Efficiency analysis trees

Miriam Esteve Campello

Ayuda

Efficiency analysis trees

Autores: Miriam Esteve Campello
Directores de la Tesis: Juan Aparicio Baeza (dir. tes.) , Alejandro Rabasa Dolado (codir. tes.)
Lectura: En la Universidad Miguel Hernández de Elche ( España ) en 2022
Idioma: español
Tribunal Calificador de la Tesis: Ernestina Menasalvas (presid.) , Antonio Peñalver Benavent (secret.) , Jose H. Dulá (voc.)
Enlaces
- Tesis en acceso abierto en: RediUMH
Resumen
- The definition of technical efficiency through the prior estimation of a production frontier has been a relevant topic in the literature related to production theory and engineering. In the last forty years, many parametric and non-parametric approaches have been introduced to estimate production frontiers for a given set of data. However, few of these methodologies are based on machine learning techniques, despite being a growing field of research. In this thesis, a new methodology based on regression trees is introduced to estimate the production frontiers satisfying the fundamental postulates of microeconomics, such as the property of free disposal. This new approach, known as Efficiency Analysis Trees (EAT), shares some similarities with the Free Disposal Hull (FDH) technique. However, unlike FDH, EAT overcomes the overfitting problem by using cross-validation to prune the deep tree obtained in a first stage.

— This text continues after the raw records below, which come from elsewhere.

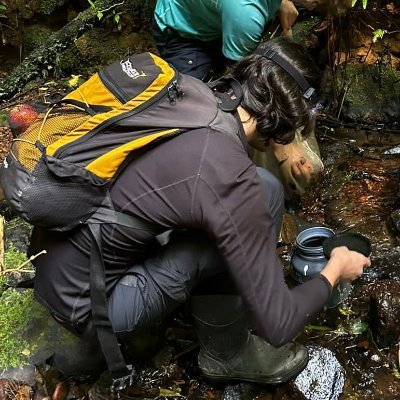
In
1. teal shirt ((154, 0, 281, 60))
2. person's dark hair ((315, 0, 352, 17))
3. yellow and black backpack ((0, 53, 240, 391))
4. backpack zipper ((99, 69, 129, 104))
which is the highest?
backpack zipper ((99, 69, 129, 104))

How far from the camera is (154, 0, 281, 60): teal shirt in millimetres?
3178

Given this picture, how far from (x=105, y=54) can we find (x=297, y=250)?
3982 mm

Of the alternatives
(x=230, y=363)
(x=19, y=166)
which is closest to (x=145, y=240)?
(x=19, y=166)

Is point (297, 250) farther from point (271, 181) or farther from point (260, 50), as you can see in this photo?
point (260, 50)

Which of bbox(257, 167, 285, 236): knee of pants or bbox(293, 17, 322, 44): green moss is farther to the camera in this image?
bbox(293, 17, 322, 44): green moss

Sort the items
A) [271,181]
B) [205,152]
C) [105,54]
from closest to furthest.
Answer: [205,152], [271,181], [105,54]

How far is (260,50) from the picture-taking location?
2.37 metres

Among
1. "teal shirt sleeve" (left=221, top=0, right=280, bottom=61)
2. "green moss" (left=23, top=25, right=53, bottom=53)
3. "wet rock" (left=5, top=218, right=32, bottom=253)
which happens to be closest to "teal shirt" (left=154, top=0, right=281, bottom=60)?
"teal shirt sleeve" (left=221, top=0, right=280, bottom=61)

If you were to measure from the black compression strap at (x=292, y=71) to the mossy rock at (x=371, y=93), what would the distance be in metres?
2.82

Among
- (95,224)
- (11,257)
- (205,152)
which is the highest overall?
(205,152)

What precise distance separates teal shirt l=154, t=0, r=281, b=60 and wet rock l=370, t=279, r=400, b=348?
167 cm

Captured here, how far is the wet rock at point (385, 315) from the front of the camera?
283 centimetres

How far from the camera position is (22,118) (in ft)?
8.06

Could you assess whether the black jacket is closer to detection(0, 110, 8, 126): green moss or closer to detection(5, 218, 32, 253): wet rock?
detection(5, 218, 32, 253): wet rock
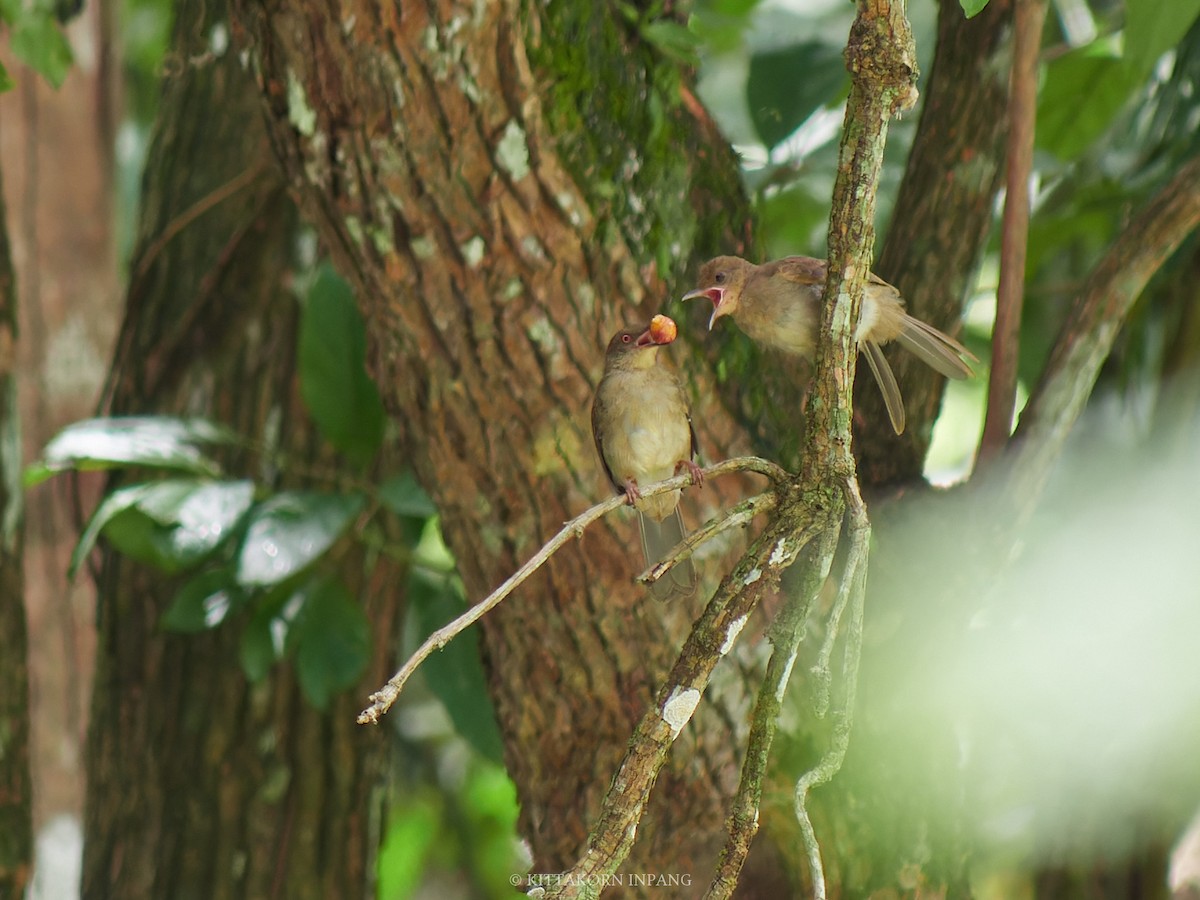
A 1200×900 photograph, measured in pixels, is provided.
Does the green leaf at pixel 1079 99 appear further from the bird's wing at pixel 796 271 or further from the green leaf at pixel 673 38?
the green leaf at pixel 673 38

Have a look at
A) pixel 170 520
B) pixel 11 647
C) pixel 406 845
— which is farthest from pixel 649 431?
pixel 406 845

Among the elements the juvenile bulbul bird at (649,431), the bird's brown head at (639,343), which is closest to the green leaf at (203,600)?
the juvenile bulbul bird at (649,431)

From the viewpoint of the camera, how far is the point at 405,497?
329cm

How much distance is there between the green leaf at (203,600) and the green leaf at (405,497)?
0.45 m

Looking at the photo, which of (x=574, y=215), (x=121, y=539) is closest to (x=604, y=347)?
(x=574, y=215)

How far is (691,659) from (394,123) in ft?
4.16

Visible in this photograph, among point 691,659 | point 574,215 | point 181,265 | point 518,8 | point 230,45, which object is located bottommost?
point 691,659

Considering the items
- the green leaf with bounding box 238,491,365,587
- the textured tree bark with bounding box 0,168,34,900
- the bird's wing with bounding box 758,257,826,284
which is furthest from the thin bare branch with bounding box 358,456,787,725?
the textured tree bark with bounding box 0,168,34,900

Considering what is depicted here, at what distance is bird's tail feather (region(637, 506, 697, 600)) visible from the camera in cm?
264

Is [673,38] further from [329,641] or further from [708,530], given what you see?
[329,641]

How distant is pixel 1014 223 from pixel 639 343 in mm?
866

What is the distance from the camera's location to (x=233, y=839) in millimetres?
3891

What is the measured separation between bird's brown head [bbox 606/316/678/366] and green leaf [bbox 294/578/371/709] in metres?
1.15

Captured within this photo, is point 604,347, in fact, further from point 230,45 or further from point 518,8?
point 230,45
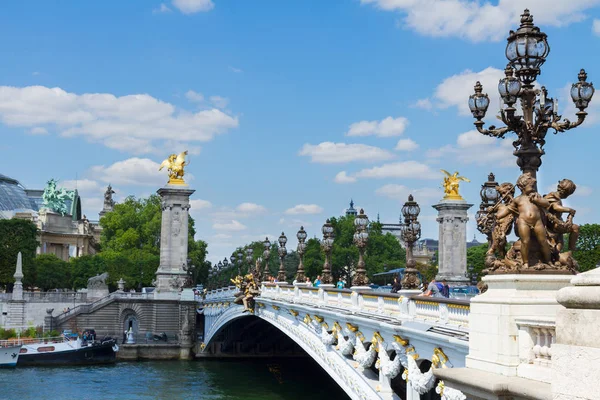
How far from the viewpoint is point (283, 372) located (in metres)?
51.7

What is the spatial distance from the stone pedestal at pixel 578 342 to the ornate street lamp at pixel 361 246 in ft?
55.2

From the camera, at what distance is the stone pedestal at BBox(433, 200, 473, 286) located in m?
58.7

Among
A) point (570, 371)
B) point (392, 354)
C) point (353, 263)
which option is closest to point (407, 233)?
point (392, 354)

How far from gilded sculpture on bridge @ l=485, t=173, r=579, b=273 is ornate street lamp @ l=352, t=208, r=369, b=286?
13.2 m

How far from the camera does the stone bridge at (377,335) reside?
14.3 metres

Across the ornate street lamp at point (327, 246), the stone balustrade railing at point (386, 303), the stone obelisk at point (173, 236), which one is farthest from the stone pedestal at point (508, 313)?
the stone obelisk at point (173, 236)

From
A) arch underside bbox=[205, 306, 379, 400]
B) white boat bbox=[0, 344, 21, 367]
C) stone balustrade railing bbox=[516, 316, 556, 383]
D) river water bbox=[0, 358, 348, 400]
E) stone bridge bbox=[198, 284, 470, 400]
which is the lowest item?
river water bbox=[0, 358, 348, 400]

Through Monte Carlo simulations, the performance of EAT is measured, showing that the new approach reduces the mean square error associated with the estimation of the real frontier between 13% and 70% compared to standard FDH.
  
  However, these individual decision trees have some drawbacks: (1) Individual trees do not usually have a high level of prediction accuracy, and (2) trees can be very poorly robust, that is, a small change in the data can cause a big change in the final structure of the fitted tree. That is why an aggregation learning method that works by building a multitude of decision trees at the time of training and aggregating the information from the individual trees into a final prediction value, a technique known as Random Forest, shows that it is capable of overcoming these limitations (James et al., 2013). In this sense, in this thesis, the Random Forest technique is adapted (Breiman, 2001) (RF+EAT) to estimate production frontiers and technical efficiency. To do this, decision tree models are applied to estimate non-overfitted production possibility sets that satisfy the property of free disposability in the context of FDH. There are three main implications of the development of the new approach in this thesis. First, the estimates derived from technical efficiency are robust to resampling of the data and input variables. Secondly, a method is suggested to determine the importance of the input variables in the model, which allows a classification of the inputs to be established. Third, if the relationship between the sample size and the number of variables (inputs and outputs) is low or moderately low, the standard efficiency models in the literature may result in a considerable number of units being evaluated as technically efficient; especially in the case of FDH. This lack of discrimination is often referred to in the literature as the "curse of dimensionality." In this thesis, it is shown that the Random Forest technique can also be considered a remedy for this type of problem.
  
  In another sense, from the computational point of view, the algorithm used by EAT is based on a heuristic technique to select the next node to be divided during the growth process of the corresponding decision tree. However, as shown in this thesis, this heuristic does not always produce the minimum mean square error among all the possible trees that could be developed. Therefore, one of the main objectives is to improve the accuracy of the production function estimator generated from EAT by resorting to backtracking techniques (Baase, 2009 and Horowitz and Sahni, 1978). In particular, we combine the idea behind the heuristic approach with the potentiality of backtracking ((Pearl, 1984 and Tarjan, 1972) to improve the quality of the EAT-based production function estimator. In addition, through this new approach, it is possible to reduce the computational load of the standard backtracking techniques applied to the EAT methodology, as shown in the simulated experiences carried out.
  
  On the other hand, also from a computational approach, this thesis develops a new package in R, named eat, which includes the functions to estimate the production frontiers and the technical efficiency measures of EAT and RF+EAT. The package includes the functions to estimate the input and output oriented radial measures, the input and output oriented Russell measures, the directional distance function and the weighted additive model. Furthermore, from the perspective of visualizing the models, the package includes graphical representations of the production frontier through tree structures and obtaining rankings of input variable importance in the analysis. In this thesis, the operation of the package is described through the use of a real database.